▶ Exercise prompt
Could you rewrite the data below as a numbered list, starting with the line containing "What span of" and going on through the last line of the data, with blank lines dropped?

— START OF Stored rows —

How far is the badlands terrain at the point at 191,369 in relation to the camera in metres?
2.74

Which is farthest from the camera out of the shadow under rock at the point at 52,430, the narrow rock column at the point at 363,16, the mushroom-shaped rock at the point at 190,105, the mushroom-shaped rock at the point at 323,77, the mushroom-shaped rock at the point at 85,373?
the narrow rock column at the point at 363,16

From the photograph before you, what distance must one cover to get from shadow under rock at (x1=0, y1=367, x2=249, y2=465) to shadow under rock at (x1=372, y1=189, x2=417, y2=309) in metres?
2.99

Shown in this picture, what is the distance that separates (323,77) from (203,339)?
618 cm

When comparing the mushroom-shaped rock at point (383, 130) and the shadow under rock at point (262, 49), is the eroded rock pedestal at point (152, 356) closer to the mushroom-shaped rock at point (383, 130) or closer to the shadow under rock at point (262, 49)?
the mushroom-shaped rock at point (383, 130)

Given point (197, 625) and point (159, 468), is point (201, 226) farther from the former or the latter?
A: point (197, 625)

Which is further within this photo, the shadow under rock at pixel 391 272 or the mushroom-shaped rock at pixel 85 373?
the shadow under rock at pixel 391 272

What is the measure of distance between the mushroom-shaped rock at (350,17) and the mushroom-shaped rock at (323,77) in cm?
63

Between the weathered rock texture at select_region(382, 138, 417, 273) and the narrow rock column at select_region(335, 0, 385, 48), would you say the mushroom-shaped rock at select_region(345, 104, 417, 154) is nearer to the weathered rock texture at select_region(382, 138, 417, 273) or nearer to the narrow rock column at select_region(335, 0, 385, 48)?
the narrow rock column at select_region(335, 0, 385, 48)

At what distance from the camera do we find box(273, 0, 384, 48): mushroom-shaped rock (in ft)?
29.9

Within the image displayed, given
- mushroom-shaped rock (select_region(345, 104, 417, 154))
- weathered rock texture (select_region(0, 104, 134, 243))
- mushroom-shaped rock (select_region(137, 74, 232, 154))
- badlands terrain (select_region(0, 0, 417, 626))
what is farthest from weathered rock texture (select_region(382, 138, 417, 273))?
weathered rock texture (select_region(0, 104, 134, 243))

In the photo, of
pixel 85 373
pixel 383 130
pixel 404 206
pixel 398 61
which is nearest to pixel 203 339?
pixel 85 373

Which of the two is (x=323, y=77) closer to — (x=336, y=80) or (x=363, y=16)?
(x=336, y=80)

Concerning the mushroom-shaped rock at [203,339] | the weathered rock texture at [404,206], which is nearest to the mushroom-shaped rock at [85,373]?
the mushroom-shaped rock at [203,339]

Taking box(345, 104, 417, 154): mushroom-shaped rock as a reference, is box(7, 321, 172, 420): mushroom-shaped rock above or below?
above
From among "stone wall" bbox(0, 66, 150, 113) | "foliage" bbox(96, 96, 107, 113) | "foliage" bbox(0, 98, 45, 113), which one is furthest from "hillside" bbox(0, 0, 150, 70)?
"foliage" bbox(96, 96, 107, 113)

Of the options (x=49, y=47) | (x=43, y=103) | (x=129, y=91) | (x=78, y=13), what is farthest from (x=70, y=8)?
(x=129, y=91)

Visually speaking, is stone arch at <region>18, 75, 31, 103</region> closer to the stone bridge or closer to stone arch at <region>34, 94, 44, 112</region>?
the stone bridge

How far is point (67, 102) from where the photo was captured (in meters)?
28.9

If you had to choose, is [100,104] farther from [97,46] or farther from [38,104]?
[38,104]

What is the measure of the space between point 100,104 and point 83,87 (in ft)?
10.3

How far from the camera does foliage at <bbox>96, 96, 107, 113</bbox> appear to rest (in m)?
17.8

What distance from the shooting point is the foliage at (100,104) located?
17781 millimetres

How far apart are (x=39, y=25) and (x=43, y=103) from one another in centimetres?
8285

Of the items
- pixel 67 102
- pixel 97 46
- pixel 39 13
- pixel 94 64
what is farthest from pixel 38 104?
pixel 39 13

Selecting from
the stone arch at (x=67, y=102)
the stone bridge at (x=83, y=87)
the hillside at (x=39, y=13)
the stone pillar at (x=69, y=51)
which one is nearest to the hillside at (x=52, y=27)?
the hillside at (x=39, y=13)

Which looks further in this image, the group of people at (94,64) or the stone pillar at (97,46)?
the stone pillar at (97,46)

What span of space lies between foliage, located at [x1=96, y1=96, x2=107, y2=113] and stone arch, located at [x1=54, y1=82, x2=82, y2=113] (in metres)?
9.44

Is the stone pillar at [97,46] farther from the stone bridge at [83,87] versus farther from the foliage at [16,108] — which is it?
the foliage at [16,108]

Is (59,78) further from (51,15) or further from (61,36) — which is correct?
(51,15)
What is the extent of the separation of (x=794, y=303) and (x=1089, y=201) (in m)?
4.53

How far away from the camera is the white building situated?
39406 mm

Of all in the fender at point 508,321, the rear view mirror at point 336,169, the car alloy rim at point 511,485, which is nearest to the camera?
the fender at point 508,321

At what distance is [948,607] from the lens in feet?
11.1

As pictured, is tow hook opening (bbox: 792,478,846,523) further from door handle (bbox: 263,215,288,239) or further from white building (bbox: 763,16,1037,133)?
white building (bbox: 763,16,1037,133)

— END OF Stored rows —

▶ Complete answer
1. What span of space lies between foliage, located at [x1=96, y1=96, x2=107, y2=113] and stone arch, located at [x1=54, y1=82, x2=82, y2=113] (in metres)?
2. 9.44
3. Is the stone pillar at [97,46] farther from the stone bridge at [83,87] versus farther from the foliage at [16,108] — which is it?
4. the foliage at [16,108]
5. Is (59,78) further from (51,15) or further from (61,36) — which is correct?
6. (51,15)
7. What is the extent of the separation of (x=794, y=303) and (x=1089, y=201) (in m)?
8. 4.53
9. How far away from the camera is the white building situated?
10. 39406 mm
11. Of all in the fender at point 508,321, the rear view mirror at point 336,169, the car alloy rim at point 511,485, which is nearest to the camera?
12. the fender at point 508,321
13. At what distance is [948,607] from the lens in feet?
14. 11.1
15. As pictured, is tow hook opening (bbox: 792,478,846,523) further from door handle (bbox: 263,215,288,239) or further from white building (bbox: 763,16,1037,133)?
16. white building (bbox: 763,16,1037,133)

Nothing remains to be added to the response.